Construction of East Africa Standard Gauge Railway to start December

East Africa Standard Gauge Railway to begin in earnest

The construction of the most anticipated East Africa Standard Gauge Railway is set to kick off in December, Tanzania’s Minister for Works has announced.

Professor Makame Mbarawa said that the railway line will link Tanzania and land locked East African countries of Uganda, Rwanda and Burundi and facilitate transport in the central corridor.

The minster added that they are currently sourcing for a well qualified contractor that will be able to carry out the project to the highest standards possible.

Construction of the East Africa Standard Gauge Railway line is expected to take three years and once complete it will give a good transport solution to the countries that it will link.

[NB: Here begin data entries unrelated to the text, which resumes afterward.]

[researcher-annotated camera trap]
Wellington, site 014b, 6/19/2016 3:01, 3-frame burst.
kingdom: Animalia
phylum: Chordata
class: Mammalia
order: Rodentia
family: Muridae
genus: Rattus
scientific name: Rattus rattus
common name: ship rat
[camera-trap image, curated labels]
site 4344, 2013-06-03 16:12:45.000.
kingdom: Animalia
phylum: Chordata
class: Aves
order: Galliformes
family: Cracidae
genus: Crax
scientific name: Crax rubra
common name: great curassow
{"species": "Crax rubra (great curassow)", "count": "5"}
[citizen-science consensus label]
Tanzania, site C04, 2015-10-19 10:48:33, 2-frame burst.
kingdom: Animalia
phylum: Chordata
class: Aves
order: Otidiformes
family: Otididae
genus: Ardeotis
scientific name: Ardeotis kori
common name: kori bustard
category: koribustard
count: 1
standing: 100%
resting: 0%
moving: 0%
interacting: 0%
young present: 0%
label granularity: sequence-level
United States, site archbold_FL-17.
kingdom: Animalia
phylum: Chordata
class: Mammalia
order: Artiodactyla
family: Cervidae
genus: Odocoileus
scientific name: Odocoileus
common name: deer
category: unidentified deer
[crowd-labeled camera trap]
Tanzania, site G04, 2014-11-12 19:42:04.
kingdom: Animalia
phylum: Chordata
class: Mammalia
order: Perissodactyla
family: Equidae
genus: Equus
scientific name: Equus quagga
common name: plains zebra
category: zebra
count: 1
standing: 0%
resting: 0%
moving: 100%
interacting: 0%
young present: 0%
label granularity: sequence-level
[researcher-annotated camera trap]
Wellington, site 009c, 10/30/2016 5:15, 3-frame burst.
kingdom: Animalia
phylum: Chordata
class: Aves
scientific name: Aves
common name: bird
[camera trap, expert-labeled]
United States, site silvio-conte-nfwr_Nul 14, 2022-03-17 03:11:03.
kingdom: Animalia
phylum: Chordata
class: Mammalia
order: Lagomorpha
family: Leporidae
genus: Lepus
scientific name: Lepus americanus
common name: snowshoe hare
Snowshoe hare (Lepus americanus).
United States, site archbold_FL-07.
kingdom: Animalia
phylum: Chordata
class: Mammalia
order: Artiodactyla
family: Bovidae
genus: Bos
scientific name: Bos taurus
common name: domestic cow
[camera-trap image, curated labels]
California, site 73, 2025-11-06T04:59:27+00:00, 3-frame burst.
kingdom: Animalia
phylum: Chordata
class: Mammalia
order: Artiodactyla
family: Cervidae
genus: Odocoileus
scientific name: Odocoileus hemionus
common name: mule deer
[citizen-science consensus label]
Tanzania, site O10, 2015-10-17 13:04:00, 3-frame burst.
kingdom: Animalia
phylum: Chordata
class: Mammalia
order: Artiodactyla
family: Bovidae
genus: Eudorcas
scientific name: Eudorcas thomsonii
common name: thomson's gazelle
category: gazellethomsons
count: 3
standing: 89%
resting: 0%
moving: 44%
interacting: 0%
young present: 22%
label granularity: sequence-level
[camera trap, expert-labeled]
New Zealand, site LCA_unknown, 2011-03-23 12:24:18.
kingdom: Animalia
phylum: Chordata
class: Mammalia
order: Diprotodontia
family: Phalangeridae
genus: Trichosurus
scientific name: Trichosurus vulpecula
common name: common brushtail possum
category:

“We expect the project to be of great importance to the countries that it will link which includes Rwanda, Burundi, DR Congo, and Uganda Dar es Salaam Port” he added
The minister added that the project is expected to be carried in four phases and is set to bring adequate solution to the tumbling transport industry.

The minister was speaking during a meeting that brought all transport minister from the involved countries in East Africa under the chairmanship of the Permanent Secretary (PS) in the Ministry of Works, Transport and Communications, Dr Leonard Chamuriho.

Central Corridor

According to Dr Chamuriho, the meeting centered on how to address challenges facing transport in the Central Corridor and the implementation of the SGR project that for a while have been discussed.

The East Africa standard gauge railway line is a major transport route in the EAC block expected to spur economic growth. In Kenya, the construction of the Standard Gauge Railway line is nearing completion and is expected to link Uganda.

Regarded as a key economic booster infrastructure in Africa continues to receive major funding mainly from AfDB, the European Union and the World Bank.